## Conjunto de tareas:
1. Responde estas preguntas sobre el texto acerca del derecho de propiedad en Chile:
(a) ¿Quiénes recibían habitualmente, por dispensa real, lo "encomendado" durante la Colonia?
(b) ¿De qué minerales provenía la mayor riqueza tributaria del Estado?
(c) ¿En qué momento asumieron los sectores medios el Estado?
2. ¿Qué minerales se mencionan en el texto sobre el derecho de propiedad en Chile? Enuméralos todos.
3. Continúa el texto sobre el derecho de propiedad en Chile a partir de su último párrafo.

## Página:
%%
Pero el derecho de propiedad en Chile ha tenido una evolución histórica accidentada desde su propia fundación como Capitanía, cuando, en la Colonia, era practicado según la discrecionalidad imperial peninsular, y que, por cierto, no aseguraba la pertenencia de lo “encomendado” al súbdito por dispensa real, habitualmente soldados o sin tierras ni heredad en el viejo continente. Asimismo, durante su vida independiente, la propiedad de la tierra se concentraba por los mayorazgos o se diluía en luchas familiares, herencias o capturas del Estado, impidiendo una acumulación de recursos privados suficientes que posibilitaran mayores inversiones en desarrollo que fueran decididas por los propios ciudadanos beneficiarios, sin necesidad de recurrir al Estado.

La escasez de esos capitales privados nacionales que pudieran emprender inversiones de infraestructura de mayor calado, impulsó una temprana atracción de recursos foráneos para explotar sus riquezas naturales y puso en competencia por estos recursos a los particulares e instituciones gubernamentales, dejando, paulatinamente, la dirección de ese proceso en manos del Estado, orgánica que, merced a su mayor riqueza tributaria proveniente de minerales como el oro y plata primero, y salitre y cobre después, estimuló un aún mayor vínculo de sus élites económicas con la conducción estatal-gubernamental, terminando por consolidar la relevancia y poder del Estado y de su burocracia sobre múltiples y extensas decisiones económicas.

Un Estado grande e influyente se transformó, pues, en “botín” para actores políticos dominantes y/o emergentes, por lo que, una vez que aquel fue asumido por los sectores medios en las primeras décadas del siglo XX, sin grandes fortunas decididas a emprender privadamente las enormes tareas del desarrollo infraestructural e industrial, se intentaron, desde los respectivos gobiernos, una serie de modelos dirigistas de desarrollo “hacia adentro”, siempre con una fuerte influencia administrativa y política del Estado e ideológica de sectores estatistas de izquierda y derecha.
%%
## Registros:
%%
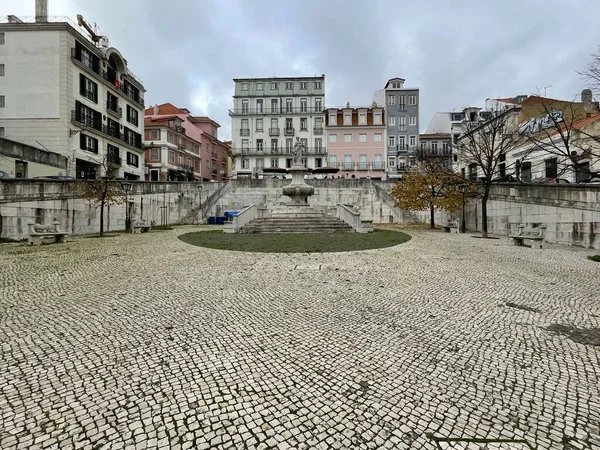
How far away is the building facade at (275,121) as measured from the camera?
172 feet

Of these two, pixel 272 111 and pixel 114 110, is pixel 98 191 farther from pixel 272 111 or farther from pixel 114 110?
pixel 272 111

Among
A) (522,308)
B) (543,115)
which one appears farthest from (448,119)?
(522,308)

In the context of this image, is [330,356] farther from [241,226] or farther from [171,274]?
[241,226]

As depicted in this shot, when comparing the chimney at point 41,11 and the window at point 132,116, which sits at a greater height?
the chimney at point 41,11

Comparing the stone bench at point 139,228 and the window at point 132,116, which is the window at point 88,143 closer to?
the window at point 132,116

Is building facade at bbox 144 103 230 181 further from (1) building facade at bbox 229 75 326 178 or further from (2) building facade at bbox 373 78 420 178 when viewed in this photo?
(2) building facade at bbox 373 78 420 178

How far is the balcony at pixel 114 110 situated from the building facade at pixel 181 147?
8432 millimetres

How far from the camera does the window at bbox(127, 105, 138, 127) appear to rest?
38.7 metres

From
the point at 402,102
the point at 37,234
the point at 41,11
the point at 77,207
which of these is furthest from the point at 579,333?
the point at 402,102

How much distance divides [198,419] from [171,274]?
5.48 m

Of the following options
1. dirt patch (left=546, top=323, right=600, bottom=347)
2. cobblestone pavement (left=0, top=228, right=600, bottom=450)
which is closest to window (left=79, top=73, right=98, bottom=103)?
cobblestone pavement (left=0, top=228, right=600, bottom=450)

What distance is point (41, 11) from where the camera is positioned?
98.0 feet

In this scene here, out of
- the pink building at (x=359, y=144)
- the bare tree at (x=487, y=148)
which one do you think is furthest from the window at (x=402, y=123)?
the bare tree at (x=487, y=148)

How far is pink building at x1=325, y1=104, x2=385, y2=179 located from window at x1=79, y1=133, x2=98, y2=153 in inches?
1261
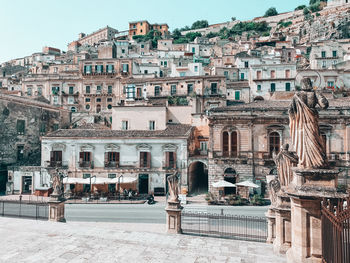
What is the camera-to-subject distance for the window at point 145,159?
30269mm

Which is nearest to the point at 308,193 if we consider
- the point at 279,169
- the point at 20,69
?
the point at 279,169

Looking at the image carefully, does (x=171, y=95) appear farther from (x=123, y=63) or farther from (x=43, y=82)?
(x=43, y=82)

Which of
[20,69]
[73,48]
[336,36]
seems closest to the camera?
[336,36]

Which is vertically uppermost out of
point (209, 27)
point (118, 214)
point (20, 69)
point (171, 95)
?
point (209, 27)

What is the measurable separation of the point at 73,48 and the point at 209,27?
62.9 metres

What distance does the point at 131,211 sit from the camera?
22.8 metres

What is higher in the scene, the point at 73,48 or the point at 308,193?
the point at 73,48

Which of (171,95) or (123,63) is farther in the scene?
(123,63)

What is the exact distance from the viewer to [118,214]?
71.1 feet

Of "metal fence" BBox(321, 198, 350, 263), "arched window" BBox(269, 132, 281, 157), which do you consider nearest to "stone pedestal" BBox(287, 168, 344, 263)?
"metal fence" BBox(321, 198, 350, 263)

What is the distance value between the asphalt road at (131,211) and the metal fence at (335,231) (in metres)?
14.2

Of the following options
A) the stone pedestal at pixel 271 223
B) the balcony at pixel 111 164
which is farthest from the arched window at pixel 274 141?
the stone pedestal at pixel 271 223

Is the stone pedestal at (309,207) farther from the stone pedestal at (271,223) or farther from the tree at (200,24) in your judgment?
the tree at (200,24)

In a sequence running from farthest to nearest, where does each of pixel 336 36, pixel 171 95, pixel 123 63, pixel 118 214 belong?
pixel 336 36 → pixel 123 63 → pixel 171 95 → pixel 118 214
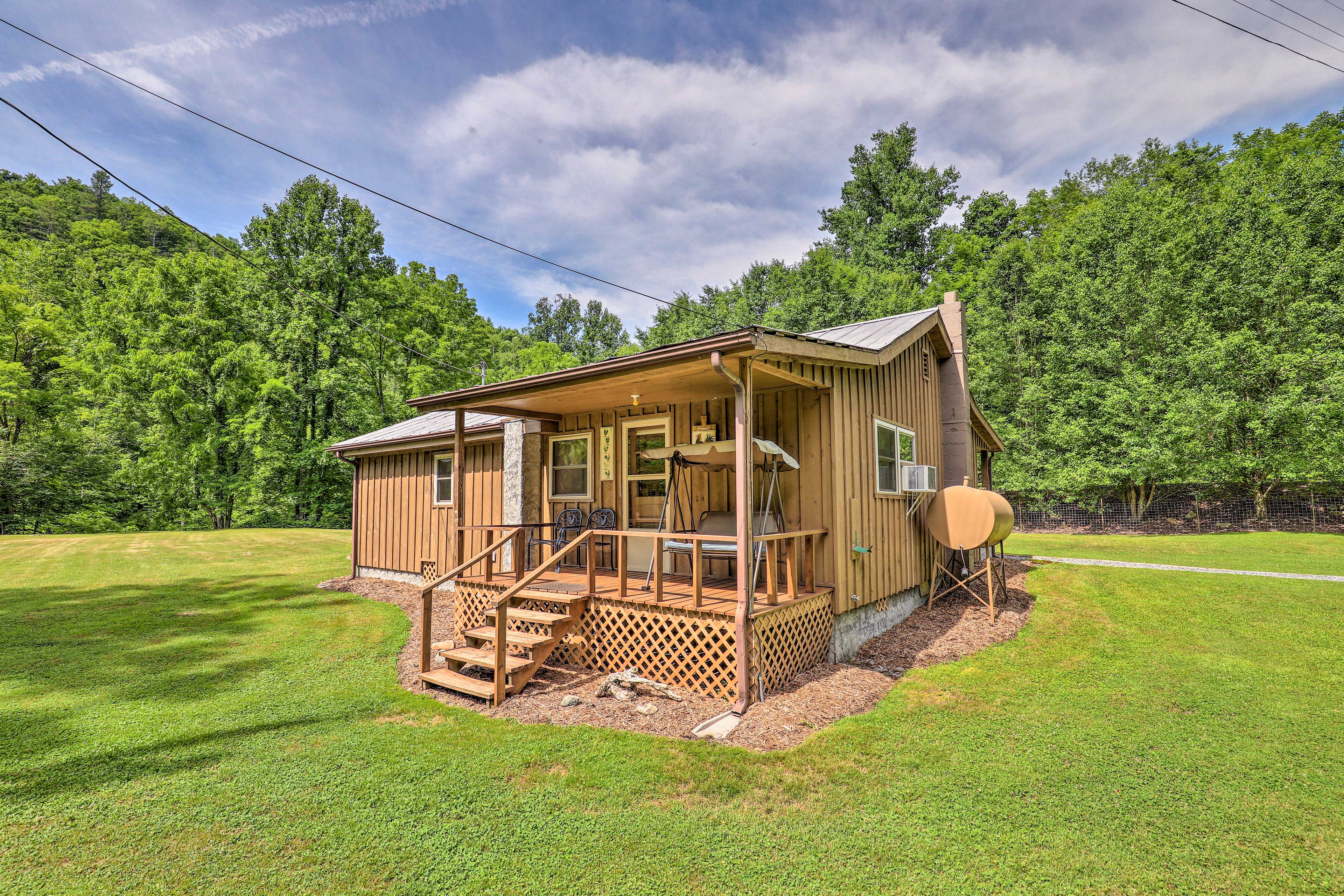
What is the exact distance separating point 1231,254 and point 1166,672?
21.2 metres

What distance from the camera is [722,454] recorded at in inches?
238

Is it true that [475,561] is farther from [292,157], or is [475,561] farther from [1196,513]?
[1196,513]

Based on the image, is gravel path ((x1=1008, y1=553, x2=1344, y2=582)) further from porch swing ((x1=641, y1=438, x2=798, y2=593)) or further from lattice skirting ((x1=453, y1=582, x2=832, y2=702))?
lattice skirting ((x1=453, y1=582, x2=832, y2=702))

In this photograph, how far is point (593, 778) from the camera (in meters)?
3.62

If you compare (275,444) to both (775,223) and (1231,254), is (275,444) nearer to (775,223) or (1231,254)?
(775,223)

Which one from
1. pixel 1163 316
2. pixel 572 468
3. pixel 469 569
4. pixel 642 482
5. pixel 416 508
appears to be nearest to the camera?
%%
## Resultados de tareas:
1.
(a) Soldados o personas sin tierras ni heredad en el viejo continente.
(b) Del oro y la plata primero, y del salitre y el cobre después.
(c) En las primeras décadas del siglo XX.

2. Oro, plata, salitre y cobre.

3.
Esa cada vez mayor concentración del poder económico en un Estado que llegó a constituir más del 50% del PIB y la debilidad de una ciudadanía con poca libertad de decisión y ejecución de sus propios proyectos, comprometió, muy tempranamente, decisiones de política económica y fiscalidad que no solo provocaron la dimisión de su primer Director Supremo a raíz del excesivo gasto estatal en que incurrió para apoyar el proceso independentista del Perú, sino que, hacia fines del siglo XIX, provocó una cruenta guerra civil derivada de la dura extracción de recursos desde la agricultura para la industrialización del país y, luego, en los 70 del siglo XX, una nueva lucha fraticida, producto de la expropiación de centenares de industrias, campos y centros de producción y comercio con miras a la redistribución de la riqueza, lo que provocó la quiebra del Estado, entre los otros muchos males derivados de la influencia de la política sobre las decisiones económicas.

La posterior reorganización de la República, su amplia apertura a los mercados internacionales, el traspaso de buena parte del aparato productivo de vuelta a los particulares, la amplia libertad para emprender, un mejor aprovechamiento de sus ventajas comparativas naturales, la generación de un ahorro interno inicial que impulsara posteriores inversiones requeridas para ajustar su infraestructura productiva a las nuevas condiciones de competencia abierta al mundo, se consolidó mediante una constitucionalidad que, no obstante sus sucesivos cambios y adecuaciones, ha mantenido la intangibilidad de un derecho de propiedad que ha otorgado certezas al capital nacional y extranjero y que, por lo demás, se catapultó en sus efectos tras los años 90, mostrando la fuerte correlación entre libertad económica, derecho de propiedad y democracia.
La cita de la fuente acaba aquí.